12 radars contrôlant la vitesse et 12 radars de feux devraient voir le jour, d’ici à la fin 2012, à Paris. Ils seront secondés par des « pédagogiques », en remplacement des simples panneaux indiquant la position des appareils dédiés à la vitesse, mais aussi placés de manière aléatoire.

Dans la capitale, la vitesse est toujours considérée comme la principale cause d’accidents. Alors 12 radars automatiques fixes viendront s’ajouter aux 8 appareils déjà en fonction dans Paris intra muros (ils sont autant sur le périphérique). Certains des boîtiers déjà en place ont déjà vu le panneau qui les indiquait disparaître, afin d’être remplacés par des radars dits pédagogiques.

Les 12 cabines à venir seront elles aussi précédées de ces coûteux « pédagogiques », dont on a encore du mal à saisir l’avantage par rapport aux simples panneaux en tôle.
Mais, afin de tromper le délinquant routier, de l’inciter à lever le pied, une vingtaine de « pédagogiques » devraient aussi être disséminés dans les rues parisiennes, sans qu’ils précédent un radar automatique verbalisateur.

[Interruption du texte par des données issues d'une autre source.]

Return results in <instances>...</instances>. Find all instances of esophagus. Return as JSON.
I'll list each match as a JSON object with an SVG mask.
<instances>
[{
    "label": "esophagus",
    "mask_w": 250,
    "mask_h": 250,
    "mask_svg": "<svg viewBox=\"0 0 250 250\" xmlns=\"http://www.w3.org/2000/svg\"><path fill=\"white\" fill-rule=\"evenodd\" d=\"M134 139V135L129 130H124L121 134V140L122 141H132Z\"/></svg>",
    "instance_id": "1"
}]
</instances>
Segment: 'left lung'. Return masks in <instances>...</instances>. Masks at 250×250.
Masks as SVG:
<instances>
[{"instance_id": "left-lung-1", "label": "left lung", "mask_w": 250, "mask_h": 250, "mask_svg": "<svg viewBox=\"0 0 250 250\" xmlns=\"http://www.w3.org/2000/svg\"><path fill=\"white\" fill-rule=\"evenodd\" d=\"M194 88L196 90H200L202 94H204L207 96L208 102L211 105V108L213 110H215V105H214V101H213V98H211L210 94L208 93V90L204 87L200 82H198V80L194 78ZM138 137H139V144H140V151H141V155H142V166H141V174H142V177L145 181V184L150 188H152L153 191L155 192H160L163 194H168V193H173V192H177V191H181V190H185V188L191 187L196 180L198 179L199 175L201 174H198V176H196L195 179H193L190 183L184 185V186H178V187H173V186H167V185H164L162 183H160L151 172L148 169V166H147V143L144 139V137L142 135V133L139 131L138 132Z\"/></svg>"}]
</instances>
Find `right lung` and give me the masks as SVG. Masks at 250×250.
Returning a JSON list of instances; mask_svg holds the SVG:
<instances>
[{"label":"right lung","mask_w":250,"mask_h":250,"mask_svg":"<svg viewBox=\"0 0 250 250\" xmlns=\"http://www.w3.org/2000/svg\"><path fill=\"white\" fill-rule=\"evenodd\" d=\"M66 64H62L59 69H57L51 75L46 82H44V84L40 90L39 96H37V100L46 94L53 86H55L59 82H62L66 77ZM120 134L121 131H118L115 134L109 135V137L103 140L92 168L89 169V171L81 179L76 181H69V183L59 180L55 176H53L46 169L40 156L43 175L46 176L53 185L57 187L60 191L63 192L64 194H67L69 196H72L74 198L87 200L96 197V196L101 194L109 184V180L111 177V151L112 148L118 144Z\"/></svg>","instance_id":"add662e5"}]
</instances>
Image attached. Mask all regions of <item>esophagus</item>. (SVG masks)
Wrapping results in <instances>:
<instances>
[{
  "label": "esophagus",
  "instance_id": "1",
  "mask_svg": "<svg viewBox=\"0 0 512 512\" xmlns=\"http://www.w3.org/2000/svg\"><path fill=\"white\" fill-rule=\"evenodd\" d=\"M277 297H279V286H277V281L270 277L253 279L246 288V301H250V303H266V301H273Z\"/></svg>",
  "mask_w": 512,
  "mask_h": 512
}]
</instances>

Pour la Préfecture de police de Paris, le constat est simple : les radars, fixes et mobiles, ont fait baisser la vitesse, les usagers améliorant leur comportement. La solution est efficace, il faut donc ajouter de nouveaux appareils. Notons tout de même que, quand le bilan est moins flatteur, que « les usagers se relâchent », les décideurs ont aussi tendance à privilégier le radar…

Au feu, le radar
À l’heure actuelle, un seul radar de feu rouge est en service à Paris, Quai de Gesvres (IVe). Il enregistre en moyenne 80 infractions par jour, un chiffre pouvant grimper à 120. Dans les prochains mois, il sera épaulé par 12 de ses frères. Rappelons que, outre le danger évident que présente le fait de griller un feu, l’infraction est sanctionnée d’un PV de 135 € et du retrait de 4 points.